Однажды в подвале, куда мы к тому времени переселились (обитали мы на вершине картофельной кучи, которая постоянно уменьшалась, потому что картошку ели русские, да и мы тоже), нас хотели расстрелять, не знаю почему. Всех четверых поставили к стене — Мамику, меня, Мину (кто был четвертый?) — и сказали, что расстреляют. Первая пуля попала в стену рядом со мной, я обернулась и рассмеялась им в лицо. Уже когда нас ставили к стенке, я чувствовала, что это неправда, внутренний голос говорил мне: неправда. Когда первая пуля попала в стену, я знала это наверняка — головой, умом. Не может быть, чтобы русский солдат не попал в цель из автомата, если цель — в трех метрах, у стены. Они так поразились, когда я обернулась и рассмеялась, что сразу опустили оружие. Подошли к нам, хлопали меня по плечу и хохотали: браво, браво! Им понравилось. Что именно? Их шутка, моя смелость и интуиция, их собственная дикость или же вся эта комедия?

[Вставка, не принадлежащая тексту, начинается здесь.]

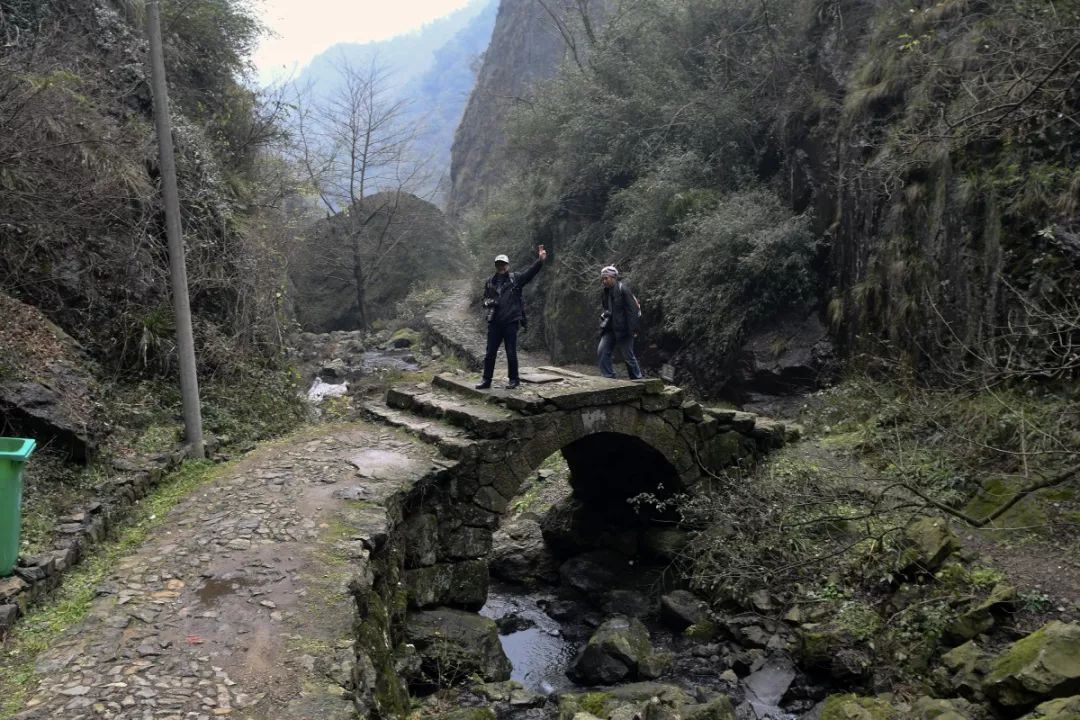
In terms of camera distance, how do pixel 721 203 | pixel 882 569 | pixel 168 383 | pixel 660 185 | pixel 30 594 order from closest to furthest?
pixel 30 594, pixel 882 569, pixel 168 383, pixel 721 203, pixel 660 185

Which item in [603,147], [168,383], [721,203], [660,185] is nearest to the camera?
[168,383]

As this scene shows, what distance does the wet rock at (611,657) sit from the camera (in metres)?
9.12

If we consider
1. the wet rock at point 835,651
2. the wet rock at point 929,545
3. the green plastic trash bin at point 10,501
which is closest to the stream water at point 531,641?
the wet rock at point 835,651

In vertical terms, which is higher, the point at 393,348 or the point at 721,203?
the point at 721,203

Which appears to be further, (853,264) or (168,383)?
(853,264)

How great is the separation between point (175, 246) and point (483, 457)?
13.4 ft

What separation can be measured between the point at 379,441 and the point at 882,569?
5865mm

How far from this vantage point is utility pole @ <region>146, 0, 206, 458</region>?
27.8 feet

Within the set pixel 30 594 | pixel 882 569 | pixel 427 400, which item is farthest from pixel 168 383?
pixel 882 569

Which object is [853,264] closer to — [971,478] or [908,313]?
[908,313]

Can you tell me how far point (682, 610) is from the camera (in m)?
10.5

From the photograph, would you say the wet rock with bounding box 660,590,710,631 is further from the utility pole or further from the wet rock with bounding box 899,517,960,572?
the utility pole

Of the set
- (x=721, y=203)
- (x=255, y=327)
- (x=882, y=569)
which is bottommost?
(x=882, y=569)

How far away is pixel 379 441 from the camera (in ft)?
32.6
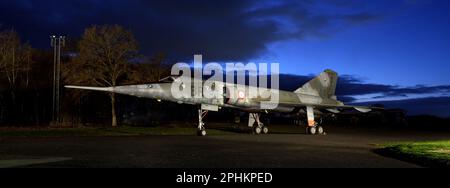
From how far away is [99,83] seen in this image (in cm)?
4388

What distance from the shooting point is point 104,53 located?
1752 inches

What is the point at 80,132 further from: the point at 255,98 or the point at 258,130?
the point at 258,130

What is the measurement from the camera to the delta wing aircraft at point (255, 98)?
2578cm

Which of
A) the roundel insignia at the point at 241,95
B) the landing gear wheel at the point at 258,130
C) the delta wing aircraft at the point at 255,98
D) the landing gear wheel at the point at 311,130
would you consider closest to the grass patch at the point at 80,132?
the landing gear wheel at the point at 258,130

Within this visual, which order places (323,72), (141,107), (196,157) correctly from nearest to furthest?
1. (196,157)
2. (323,72)
3. (141,107)

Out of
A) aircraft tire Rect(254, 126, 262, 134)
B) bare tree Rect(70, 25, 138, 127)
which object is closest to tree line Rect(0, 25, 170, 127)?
bare tree Rect(70, 25, 138, 127)

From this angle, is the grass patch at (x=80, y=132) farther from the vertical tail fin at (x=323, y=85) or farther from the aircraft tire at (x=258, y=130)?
the vertical tail fin at (x=323, y=85)

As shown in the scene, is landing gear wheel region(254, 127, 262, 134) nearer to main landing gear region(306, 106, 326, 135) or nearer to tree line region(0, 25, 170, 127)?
main landing gear region(306, 106, 326, 135)

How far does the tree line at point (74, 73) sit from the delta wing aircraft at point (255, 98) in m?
15.3

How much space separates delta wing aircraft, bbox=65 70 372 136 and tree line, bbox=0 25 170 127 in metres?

Конечно, они нашли все, что мы спрятали: и в колодце, и в навозной куче, и в земле. Тыкали в землю палками и копали там, где мягче, — и находили спрятанное. А мой ящичек стоял под кроватью, я о нем позабыла.
Однажды ночью я выпрыгнула в окно. Не помню, когда это было: в ту ночь, когда загорелся дом, или в другой раз, и не помню, почему убегала от них; но я в самом деле выпрыгнула — босиком, в одном платье. Прямо на снег. Перемахнула через ограду и побежала. Филике — за мной. А они стреляли мне вслед.

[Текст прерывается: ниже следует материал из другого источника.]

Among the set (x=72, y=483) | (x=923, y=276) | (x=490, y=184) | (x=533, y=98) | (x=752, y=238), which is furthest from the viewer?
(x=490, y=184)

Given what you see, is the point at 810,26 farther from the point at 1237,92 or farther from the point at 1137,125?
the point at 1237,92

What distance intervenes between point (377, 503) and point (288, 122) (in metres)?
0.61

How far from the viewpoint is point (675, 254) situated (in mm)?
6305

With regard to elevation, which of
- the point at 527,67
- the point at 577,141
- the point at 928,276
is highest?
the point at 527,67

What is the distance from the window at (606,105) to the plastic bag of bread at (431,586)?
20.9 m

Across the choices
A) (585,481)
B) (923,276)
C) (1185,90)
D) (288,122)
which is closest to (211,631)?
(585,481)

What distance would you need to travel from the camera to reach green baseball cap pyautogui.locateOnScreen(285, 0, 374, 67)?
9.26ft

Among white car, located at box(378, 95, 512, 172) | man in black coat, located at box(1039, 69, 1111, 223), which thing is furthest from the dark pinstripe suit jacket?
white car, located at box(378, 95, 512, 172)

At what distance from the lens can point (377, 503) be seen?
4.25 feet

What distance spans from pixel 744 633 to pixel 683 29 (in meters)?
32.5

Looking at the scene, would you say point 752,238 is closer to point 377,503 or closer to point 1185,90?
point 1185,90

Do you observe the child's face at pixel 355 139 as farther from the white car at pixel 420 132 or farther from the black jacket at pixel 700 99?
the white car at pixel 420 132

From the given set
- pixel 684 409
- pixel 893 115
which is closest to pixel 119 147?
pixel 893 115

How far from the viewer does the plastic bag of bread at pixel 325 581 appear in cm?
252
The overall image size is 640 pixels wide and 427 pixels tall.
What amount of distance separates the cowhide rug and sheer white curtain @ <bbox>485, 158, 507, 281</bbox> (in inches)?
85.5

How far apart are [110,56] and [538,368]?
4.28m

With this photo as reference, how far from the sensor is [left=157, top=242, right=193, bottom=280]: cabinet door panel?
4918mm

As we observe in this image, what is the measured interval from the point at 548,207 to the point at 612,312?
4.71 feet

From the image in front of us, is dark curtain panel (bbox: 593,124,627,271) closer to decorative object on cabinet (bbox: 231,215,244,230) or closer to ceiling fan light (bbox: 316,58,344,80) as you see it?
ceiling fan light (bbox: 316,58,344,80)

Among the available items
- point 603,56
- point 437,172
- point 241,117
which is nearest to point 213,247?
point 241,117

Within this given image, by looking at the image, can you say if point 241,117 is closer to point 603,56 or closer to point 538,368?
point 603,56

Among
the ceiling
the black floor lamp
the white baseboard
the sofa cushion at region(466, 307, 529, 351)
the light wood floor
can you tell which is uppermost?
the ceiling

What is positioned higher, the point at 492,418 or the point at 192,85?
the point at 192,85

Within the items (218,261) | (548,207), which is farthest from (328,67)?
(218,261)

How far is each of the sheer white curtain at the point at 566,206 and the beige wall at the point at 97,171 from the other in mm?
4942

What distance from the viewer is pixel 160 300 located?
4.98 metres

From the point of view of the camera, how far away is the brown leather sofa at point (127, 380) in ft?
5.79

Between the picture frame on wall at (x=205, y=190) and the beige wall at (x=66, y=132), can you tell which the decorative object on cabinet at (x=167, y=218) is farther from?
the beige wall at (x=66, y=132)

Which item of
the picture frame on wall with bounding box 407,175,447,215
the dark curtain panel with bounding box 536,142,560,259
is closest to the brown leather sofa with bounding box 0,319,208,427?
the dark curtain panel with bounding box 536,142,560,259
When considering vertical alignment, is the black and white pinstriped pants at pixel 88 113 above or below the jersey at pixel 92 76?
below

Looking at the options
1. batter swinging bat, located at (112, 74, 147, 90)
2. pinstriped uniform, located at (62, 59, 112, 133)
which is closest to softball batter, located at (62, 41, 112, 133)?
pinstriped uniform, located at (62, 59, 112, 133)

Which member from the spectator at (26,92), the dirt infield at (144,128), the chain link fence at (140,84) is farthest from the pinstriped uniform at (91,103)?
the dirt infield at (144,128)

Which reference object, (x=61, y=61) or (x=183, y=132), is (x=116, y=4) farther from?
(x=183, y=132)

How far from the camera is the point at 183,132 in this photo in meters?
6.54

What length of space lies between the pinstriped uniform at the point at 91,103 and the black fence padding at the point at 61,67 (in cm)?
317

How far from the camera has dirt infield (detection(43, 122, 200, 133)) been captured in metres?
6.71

Они буквально окружили меня автоматными очередями.
Это было настоящее представление. Ведь из автомата трудно промахнуться — целиться не обязательно, надо просто выпустить очередь в нужном направлении: хоть одна пуля да попадет в цель. Но обстрелять — для этого нужно умение, надо следить, чтобы ни одна пуля не попала в цель. Это даже меня забавляло. Я даже оглянулась на секунду, смеясь. При этом я старалась бежать в ровном темпе, чтобы не попасть под шальную пулю. Следом, не отставая, бежал Филике. Умный, добрый пес! Филике, Филике… Даже сейчас, как вспоминаю его, маленького, палевого, мне становится грустно; до сих пор в глазах каждой таксы я ищу его взгляд. А ведь ему сейчас легче: его нет в живых; может, всем легче, кто погиб…
В общем, Филике бежал точно позади меня, а я старалась бежать в ровном темпе — из-за него тоже, чтобы им не удалось подстрелить его. Почему я хотела, чтобы в меня не попали? Ум был здесь ни при чем. В такие моменты о смерти не думаешь — просто бежишь инстинктивно, слыша свист пуль и норовя от них увернуться.
Я искала, где спрятаться. Никто не хотел пускать меня в дом. Все боялись: я была молодой, девятнадцатилетней женщиной, и они знали, что русские не раз таскали меня к себе. Значит, они снова могут явиться.
Я умоляла пустить меня хотя бы в хлев, позволить приютиться рядом с коровами. Нет, нет. В подвал? Нет. Я обещала, клялась: совру, что проскользнула к ним, когда никого не видела.
Никто и во двор не хотел меня пускать: даже врач, даже те несколько приятелей Яноша, которых я знала.
Я промерзла до костей, пришлось возвращаться домой. Филике был рядом. Я не смела войти, ночная улица казалась более безопасной. Совсем замерзнув, я села на ступеньку у дверей, Филике лег около меня, а я, чтобы согреть его, положила на него ноги, потом, чтобы самой согреться, посадила его к себе на плечи, на шею. Филике много раз защищал меня от холода, не давая замерзнуть. Понимал ли он, что делает?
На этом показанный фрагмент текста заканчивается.